___ Texto proporcionado

El instituto comienza a contar con la confianza de otras comunidades eclesiales e inicia un proceso expansivo que lo lleva mucho más allá de donde pudo soñar al principio. Así el instituto se consolida y se estabiliza, se enriquece y adquiere prestigio social y eclesial.
4. LAS DUDAS Y EL DECLIVE
La consecución de objetivos y la realización progresiva de sueños muestra la validez de la inspiración carismática originaria. Existe, no obstante, el peligro de la autocomplacencia institucional, de dejarse llevar por el orgullo y la autosuficiencia. El punto culminante puede convertirse en el punto inicial del declive.
Es precisamente este momento aquel en el cual algunos miembros del instituto comienzan a cuestionar el rumbo tomado al confrontarlo con la inspiración carismática inicial. Lo que por unos es visto como bendición celestial, por otros es visto como desviación. Se abren debates dentro del instituto y se rompe la armonía interior; mientras unos justifican todo lo que se va realizando, otros lo someten a un juicio implacable.
Las instituciones se vuelven rutinarias y poco moldeables a la innovación. El instituto comienza a tener menos atractivo en las nuevas generaciones, porque va perdiendo sus perfiles carismáticos; la misión es considerada, más bien, trabajo o empleo; la economía comienza a tener un protagonismo determinante; decrecen las vocaciones; la vida religiosa se aburguesa; se pierde la radicalidad; muchos se refugian en el invidualismo. El instituto comienza a entrar en situaciones caóticas. Todo comienza a preanunciar el declive.
5. ¿MUERTE O TRANSICIÓN?
Cuando un instituto envejece, entra en crisis, no se regenera, se plantea qué hacer para salir del caos. Se espera de los superiores que no se resignen a la muerte anunciada y busquen las soluciones más adecuadas. Una de las soluciones a las que más se recurre en nuestro tiempo es la revisión de organismos, la reducción o la fusión. Se espera de estos procesos de reunificación, reestructuración o reorganización, una solución a la crisis. Es probable que estas iniciativas sean, en última instancia, cuidados paliativos, que no consigan la regeneración deseada.
Que un instituto muera, después de haber recorrido un itinerario carismático fecundo y fiel, no es una desgracia. El Dios de la historia y de la vida determina tanto el inicio como el final. Hay casos en los cuales lo más responsable ante Dios es vivir el fin desde el “ars moriendi charismatica”. Jesús mismo nos lo enseñó cuando nos dijo: “Os conviene que yo me vaya… De otra manera no vendrá a vosotros el Espíritu”. Creo que en más de un instituto los sobrevivientes deberán ejercitarse en el arte del bien morir carismático: dando paso al Espíritu y ofreciendo lo mejor hasta el final, como el Señor Jesús en Getsemaní y en el Calvario.

______
___ Registros extraídos

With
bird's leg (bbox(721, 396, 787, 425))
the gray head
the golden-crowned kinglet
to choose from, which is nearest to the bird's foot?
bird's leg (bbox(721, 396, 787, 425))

______

> Instrucciones de la tarea:
Cita sin cambios un fragmento del texto sobre el declive de los institutos religiosos: empieza en las palabras que contienen "4. LAS DUDAS" y termina después de "un juicio implacable.".

> Resultado de la tarea:
4. LAS DUDAS Y EL DECLIVE
La consecución de objetivos y la realización progresiva de sueños muestra la validez de la inspiración carismática originaria. Existe, no obstante, el peligro de la autocomplacencia institucional, de dejarse llevar por el orgullo y la autosuficiencia. El punto culminante puede convertirse en el punto inicial del declive.
Es precisamente este momento aquel en el cual algunos miembros del instituto comienzan a cuestionar el rumbo tomado al confrontarlo con la inspiración carismática inicial. Lo que por unos es visto como bendición celestial, por otros es visto como desviación. Se abren debates dentro del instituto y se rompe la armonía interior; mientras unos justifican todo lo que se va realizando, otros lo someten a un juicio implacable.